* **Your instructions**:
Copy the material below word for word, from the line containing "Within this photo scene, is" through the end of the material, including both of those lines.

Spatial question entries:
•••••
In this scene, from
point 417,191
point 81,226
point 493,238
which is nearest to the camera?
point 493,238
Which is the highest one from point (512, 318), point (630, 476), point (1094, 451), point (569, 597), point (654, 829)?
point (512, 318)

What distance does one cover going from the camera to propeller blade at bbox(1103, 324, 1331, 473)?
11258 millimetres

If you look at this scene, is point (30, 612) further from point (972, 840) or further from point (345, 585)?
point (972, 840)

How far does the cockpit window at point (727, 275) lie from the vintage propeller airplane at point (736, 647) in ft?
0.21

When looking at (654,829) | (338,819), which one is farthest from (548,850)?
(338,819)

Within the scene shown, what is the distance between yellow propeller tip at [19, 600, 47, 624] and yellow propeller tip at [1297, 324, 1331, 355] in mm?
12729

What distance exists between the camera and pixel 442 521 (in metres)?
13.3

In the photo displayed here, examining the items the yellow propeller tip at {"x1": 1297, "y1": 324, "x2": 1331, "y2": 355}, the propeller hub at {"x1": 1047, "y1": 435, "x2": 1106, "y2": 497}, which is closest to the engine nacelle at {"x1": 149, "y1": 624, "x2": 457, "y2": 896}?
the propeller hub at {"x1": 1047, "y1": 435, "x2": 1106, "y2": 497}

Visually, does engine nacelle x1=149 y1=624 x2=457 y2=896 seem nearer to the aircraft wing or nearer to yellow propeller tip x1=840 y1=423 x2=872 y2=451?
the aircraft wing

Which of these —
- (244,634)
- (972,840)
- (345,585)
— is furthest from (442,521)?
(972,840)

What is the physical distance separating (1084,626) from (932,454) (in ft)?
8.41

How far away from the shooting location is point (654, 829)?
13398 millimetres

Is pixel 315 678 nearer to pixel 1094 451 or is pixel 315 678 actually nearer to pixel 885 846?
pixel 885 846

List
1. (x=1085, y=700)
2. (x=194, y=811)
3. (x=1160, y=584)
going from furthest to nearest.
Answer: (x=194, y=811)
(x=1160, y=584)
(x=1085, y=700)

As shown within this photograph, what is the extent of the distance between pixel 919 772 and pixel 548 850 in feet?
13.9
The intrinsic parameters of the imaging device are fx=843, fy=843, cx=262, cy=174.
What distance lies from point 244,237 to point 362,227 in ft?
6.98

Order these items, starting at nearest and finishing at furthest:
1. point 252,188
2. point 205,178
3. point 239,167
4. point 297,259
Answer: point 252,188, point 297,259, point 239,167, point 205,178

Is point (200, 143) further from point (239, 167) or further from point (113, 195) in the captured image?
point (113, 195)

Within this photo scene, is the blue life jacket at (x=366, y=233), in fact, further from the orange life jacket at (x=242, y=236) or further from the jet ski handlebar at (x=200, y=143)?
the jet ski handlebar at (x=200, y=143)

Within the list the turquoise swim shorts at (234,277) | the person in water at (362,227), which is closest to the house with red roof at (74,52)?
•••••
* **Written solution**:
Within this photo scene, is the blue life jacket at (x=366, y=233), in fact, further from the orange life jacket at (x=242, y=236) or further from the jet ski handlebar at (x=200, y=143)?
the jet ski handlebar at (x=200, y=143)

Within the list the turquoise swim shorts at (234,277) | the person in water at (362,227), which is closest to the house with red roof at (74,52)?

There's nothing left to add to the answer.